## 抜粋した本文
____________
--そうした脅威に対して、セキュリティベンダーとしてはどのように対抗していきますか。
新しい攻撃手法はさらに増えだろうと思われるので、それらの脅威からPCを守る製品にも、新しい技術を盛り込んでいくことになります。
効果的な技術のひとつに「ヒューリスティック」と呼ばれるものがありますが、これはあくまでも既存のウイルスやその亜種を、定義データベースに照らして検知するもので、まったく新しい脅威に対応させることは困難です。そのため、カスペルスキーの新バージョンでは、ヒューリスティック技術に加え「プロアクティブディフェンス」という、アプリケーションの活動を監視、解析することで、疑わしいソフトウェアを判別する機能が追加されています。
さらに、それをも凌駕する新たな脅威が発生した場合には、速やかに対抗モジュールを投入する準備が整っています。
____________
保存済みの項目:
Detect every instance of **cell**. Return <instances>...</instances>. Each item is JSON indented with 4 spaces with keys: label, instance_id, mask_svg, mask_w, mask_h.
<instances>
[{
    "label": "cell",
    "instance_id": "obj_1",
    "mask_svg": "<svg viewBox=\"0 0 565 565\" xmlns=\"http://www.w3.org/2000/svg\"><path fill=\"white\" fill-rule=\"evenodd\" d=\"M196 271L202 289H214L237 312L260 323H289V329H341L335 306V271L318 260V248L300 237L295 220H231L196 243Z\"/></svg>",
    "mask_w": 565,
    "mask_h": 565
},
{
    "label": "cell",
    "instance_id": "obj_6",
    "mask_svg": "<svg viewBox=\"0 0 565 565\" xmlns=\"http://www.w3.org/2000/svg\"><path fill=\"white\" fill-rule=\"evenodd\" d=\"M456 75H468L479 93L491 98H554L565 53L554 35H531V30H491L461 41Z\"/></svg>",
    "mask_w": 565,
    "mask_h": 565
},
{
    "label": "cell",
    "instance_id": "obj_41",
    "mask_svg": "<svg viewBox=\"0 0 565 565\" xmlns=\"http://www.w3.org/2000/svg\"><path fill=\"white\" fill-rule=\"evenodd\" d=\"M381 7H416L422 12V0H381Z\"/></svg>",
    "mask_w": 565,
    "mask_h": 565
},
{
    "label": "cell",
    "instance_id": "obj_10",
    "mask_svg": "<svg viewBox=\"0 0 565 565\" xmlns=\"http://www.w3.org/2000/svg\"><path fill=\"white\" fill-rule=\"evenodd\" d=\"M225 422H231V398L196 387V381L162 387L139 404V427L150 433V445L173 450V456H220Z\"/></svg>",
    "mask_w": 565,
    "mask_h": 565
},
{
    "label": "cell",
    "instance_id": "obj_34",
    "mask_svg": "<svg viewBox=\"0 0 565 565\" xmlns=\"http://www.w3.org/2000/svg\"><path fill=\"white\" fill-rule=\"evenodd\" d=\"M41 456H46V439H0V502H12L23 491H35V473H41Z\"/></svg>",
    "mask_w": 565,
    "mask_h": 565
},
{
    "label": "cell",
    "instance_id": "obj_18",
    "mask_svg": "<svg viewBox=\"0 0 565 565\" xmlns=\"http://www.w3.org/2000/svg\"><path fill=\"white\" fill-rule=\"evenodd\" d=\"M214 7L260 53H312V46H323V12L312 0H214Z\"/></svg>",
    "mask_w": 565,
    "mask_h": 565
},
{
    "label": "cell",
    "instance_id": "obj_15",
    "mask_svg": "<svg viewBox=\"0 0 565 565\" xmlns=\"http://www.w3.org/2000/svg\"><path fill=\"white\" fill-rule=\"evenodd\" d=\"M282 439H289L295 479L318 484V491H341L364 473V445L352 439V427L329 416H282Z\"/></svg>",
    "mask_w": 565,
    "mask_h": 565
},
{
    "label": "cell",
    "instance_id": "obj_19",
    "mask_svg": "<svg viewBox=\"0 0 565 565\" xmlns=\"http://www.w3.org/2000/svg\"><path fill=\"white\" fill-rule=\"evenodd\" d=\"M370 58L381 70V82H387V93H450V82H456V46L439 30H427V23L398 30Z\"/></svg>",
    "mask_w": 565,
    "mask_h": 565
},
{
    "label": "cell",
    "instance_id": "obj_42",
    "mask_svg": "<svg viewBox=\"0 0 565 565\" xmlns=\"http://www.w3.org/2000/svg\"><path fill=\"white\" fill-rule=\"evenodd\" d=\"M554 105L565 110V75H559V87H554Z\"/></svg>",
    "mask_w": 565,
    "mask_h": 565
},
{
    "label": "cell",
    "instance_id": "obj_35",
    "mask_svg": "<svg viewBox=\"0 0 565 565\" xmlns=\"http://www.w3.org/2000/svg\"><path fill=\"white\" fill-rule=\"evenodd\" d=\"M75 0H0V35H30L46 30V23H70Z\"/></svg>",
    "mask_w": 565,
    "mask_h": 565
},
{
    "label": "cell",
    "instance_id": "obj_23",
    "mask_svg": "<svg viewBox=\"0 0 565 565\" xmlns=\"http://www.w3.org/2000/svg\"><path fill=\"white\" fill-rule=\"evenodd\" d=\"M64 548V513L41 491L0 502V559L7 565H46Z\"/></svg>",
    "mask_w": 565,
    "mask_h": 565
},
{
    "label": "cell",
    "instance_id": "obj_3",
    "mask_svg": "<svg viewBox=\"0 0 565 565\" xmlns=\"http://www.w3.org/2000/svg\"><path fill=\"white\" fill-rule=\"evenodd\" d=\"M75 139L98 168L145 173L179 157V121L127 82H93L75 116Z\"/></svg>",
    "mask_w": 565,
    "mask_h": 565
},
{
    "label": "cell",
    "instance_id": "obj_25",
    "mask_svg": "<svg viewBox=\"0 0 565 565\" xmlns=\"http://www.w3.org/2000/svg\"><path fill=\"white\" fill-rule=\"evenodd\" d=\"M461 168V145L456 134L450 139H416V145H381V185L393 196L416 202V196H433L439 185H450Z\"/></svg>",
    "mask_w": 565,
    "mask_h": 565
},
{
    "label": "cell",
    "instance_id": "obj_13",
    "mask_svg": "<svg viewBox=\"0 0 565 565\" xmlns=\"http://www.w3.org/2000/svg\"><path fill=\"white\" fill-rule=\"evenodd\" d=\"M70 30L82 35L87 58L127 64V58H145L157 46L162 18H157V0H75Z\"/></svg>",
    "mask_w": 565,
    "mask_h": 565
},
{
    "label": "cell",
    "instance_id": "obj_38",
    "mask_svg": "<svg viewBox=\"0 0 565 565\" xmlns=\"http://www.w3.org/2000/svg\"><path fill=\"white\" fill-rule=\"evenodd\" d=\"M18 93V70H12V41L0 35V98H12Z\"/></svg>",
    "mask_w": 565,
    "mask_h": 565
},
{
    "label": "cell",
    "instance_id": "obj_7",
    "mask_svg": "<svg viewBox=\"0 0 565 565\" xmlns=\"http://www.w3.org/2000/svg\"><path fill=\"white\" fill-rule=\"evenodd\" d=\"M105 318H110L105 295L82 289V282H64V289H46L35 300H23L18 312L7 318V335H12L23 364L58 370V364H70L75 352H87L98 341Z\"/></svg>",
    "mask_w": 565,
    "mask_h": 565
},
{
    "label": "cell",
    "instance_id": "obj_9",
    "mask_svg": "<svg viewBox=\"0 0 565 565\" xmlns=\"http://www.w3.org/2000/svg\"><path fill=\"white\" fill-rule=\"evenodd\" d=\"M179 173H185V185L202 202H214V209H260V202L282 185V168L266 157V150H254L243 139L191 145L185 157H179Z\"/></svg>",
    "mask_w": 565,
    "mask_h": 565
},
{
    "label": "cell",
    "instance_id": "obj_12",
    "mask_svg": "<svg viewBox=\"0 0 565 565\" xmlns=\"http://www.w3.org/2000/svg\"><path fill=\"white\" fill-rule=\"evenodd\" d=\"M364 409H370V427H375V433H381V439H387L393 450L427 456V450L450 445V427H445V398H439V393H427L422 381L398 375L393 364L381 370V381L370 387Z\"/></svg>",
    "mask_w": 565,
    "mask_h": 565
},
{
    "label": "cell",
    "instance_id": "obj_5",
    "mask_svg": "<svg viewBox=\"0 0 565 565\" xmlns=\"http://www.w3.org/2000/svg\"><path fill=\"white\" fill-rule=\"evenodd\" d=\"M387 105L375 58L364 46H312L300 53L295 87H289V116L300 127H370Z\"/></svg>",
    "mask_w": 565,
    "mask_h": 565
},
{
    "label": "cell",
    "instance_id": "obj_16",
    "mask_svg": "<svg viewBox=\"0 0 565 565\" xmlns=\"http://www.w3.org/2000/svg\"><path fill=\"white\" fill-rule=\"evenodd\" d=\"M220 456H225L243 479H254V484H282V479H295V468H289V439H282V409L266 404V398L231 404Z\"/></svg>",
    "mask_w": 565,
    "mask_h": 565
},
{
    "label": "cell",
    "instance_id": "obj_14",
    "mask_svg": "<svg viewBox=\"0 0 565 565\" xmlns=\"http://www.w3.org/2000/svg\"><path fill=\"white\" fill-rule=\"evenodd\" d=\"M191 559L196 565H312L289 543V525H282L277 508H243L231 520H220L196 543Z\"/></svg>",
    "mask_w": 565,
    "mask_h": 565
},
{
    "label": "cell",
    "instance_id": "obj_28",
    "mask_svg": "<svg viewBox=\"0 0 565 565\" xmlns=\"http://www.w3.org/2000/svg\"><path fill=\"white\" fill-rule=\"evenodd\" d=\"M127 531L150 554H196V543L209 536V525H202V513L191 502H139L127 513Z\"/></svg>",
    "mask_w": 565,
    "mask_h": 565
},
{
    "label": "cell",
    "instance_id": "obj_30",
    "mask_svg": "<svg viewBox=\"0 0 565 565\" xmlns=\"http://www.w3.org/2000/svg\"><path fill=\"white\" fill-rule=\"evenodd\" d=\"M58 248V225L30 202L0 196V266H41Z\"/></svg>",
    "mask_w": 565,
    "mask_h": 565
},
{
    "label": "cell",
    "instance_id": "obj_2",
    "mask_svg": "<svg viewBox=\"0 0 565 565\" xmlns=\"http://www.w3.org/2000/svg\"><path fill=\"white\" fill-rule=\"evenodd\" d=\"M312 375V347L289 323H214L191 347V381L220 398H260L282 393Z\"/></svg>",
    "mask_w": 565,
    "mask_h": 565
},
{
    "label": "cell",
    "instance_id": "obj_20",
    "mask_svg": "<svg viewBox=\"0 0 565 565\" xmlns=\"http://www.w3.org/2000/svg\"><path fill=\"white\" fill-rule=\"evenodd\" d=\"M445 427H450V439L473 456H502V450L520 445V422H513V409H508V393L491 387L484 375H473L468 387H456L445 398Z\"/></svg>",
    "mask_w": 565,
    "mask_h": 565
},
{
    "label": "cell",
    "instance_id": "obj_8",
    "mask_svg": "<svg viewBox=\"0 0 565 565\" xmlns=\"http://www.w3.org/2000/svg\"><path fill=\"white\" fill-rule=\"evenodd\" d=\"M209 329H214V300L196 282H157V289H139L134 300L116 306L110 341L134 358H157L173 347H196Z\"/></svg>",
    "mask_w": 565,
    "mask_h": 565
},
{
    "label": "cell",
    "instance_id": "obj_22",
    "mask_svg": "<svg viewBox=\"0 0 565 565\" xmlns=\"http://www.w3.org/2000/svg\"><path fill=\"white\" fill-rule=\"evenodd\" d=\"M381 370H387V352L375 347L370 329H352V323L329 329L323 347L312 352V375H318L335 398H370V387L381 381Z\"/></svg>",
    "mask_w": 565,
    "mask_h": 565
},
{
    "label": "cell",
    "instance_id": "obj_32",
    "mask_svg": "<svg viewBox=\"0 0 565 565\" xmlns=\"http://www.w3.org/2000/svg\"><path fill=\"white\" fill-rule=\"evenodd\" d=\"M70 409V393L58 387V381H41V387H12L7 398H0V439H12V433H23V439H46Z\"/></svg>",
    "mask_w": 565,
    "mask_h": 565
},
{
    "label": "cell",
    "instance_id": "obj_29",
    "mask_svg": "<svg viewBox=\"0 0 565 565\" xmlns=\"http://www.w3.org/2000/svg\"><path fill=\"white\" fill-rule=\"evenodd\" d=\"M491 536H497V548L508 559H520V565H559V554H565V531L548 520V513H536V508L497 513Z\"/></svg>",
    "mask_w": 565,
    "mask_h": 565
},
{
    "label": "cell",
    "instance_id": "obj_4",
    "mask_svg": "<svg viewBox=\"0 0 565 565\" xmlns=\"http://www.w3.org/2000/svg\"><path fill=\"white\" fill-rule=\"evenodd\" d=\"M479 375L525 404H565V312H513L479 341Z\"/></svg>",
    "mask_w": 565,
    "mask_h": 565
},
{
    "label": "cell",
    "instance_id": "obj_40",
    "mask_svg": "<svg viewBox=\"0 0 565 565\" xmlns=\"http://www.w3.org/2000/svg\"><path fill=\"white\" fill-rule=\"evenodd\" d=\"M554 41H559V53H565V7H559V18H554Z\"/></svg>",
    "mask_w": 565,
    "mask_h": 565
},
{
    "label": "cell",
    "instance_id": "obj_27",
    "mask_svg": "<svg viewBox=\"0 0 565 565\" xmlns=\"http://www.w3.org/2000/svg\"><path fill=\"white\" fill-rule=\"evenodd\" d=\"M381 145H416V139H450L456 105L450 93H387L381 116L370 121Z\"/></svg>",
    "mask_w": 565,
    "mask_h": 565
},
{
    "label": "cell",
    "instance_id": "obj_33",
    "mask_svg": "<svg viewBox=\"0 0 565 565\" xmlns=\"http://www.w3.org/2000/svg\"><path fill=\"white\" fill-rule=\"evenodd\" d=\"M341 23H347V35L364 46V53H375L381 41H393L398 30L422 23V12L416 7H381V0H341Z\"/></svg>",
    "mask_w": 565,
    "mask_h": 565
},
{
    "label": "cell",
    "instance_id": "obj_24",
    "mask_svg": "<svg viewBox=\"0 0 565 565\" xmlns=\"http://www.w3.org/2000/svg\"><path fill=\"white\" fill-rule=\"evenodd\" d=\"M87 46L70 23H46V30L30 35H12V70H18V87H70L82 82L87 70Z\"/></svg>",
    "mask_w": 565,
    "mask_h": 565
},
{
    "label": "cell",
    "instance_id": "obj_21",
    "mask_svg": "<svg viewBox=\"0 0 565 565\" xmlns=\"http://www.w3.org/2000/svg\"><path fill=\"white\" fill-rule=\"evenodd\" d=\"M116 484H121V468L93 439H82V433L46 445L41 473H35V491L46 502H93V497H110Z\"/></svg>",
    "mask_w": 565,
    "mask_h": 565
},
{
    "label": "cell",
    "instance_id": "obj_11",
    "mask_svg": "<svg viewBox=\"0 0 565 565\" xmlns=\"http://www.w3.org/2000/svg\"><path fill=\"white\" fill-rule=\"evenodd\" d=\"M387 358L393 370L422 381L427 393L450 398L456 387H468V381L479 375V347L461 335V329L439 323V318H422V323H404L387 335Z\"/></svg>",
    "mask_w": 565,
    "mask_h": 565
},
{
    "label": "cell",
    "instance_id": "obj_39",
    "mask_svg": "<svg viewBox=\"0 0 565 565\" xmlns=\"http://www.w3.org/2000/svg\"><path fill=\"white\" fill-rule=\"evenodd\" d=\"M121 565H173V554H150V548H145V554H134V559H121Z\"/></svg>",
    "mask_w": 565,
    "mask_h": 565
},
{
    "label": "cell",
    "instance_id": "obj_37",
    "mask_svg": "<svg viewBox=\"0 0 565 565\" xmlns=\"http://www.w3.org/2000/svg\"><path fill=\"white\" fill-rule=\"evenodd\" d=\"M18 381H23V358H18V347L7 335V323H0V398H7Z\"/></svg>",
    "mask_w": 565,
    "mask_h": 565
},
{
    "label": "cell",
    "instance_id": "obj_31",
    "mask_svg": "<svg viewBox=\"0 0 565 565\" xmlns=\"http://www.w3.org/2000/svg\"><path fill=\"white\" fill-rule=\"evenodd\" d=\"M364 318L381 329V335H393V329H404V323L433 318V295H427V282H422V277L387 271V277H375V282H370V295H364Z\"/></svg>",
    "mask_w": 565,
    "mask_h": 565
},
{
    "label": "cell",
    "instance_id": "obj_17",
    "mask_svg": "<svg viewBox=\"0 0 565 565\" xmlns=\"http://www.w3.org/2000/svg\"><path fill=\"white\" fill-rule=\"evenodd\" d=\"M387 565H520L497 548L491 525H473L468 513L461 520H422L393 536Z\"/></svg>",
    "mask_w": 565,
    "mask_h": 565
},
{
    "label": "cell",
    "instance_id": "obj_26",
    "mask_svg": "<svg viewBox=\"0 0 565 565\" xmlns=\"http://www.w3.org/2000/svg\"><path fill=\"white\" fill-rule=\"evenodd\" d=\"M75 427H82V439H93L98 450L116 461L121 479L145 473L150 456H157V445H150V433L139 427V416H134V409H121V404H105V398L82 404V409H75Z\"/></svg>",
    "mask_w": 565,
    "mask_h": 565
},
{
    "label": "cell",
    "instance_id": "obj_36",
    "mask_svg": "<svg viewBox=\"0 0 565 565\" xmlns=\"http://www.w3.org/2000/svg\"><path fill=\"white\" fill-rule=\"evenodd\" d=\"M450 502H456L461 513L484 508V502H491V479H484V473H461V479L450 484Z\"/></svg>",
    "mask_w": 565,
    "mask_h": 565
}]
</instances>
____________
## 取り組む課題
**a.** ウイルス対策についての本文から、「さらに、それをも凌駕する新たな脅威が発生した場合には、速やかに対抗モジュールを投入する準備が整っています。」を英語に訳せ。
**b.** ウイルス対策についての本文を、最後の文の後から書き継げ。

## 解答一覧
**a.** Furthermore, should a new threat emerge that surpasses even that, we are prepared to promptly deploy modules to counter it.

**b.**
犯罪の手法は、今後ますます複雑化、多様化していくと考えられます。新たな脅威を生み出す犯罪組織に対しては、それらに対する情報を持っている各国の機関とも連携しながら対応策を検討しています。
--Kaspersky Internet Security 6.0では、アンチウイルスに留まらず、アンチスパイ、ファイアウォール、アンチスパムなど、幅広い機能を提供しています。それぞれの脅威への対策技術に関して、大きな違いがあれば教えてください。
セキュリティベンダーによる対策技術の適応範囲の違いは、ひとことで言ってしまうと、それぞれのベンダーの「体力」によるところが大きいのではないでしょうか。
カスペルスキーでは、アンチウイルス、アンチスパイ、ファイアウォールという分野に特に注力しており、その結果も十分に出ていると考えています。実際のところ、アンチウイルスの技術も、アンチスパイの技術も、根幹となるのは同じものです。それを注力できる範囲で振り分けているといってもよいでしょう。また、その他の部分、例えば、企業の情報流出や情報管理に関するセキュリティについては、InfoWatchといった企業とパートナーシップを結んでいます。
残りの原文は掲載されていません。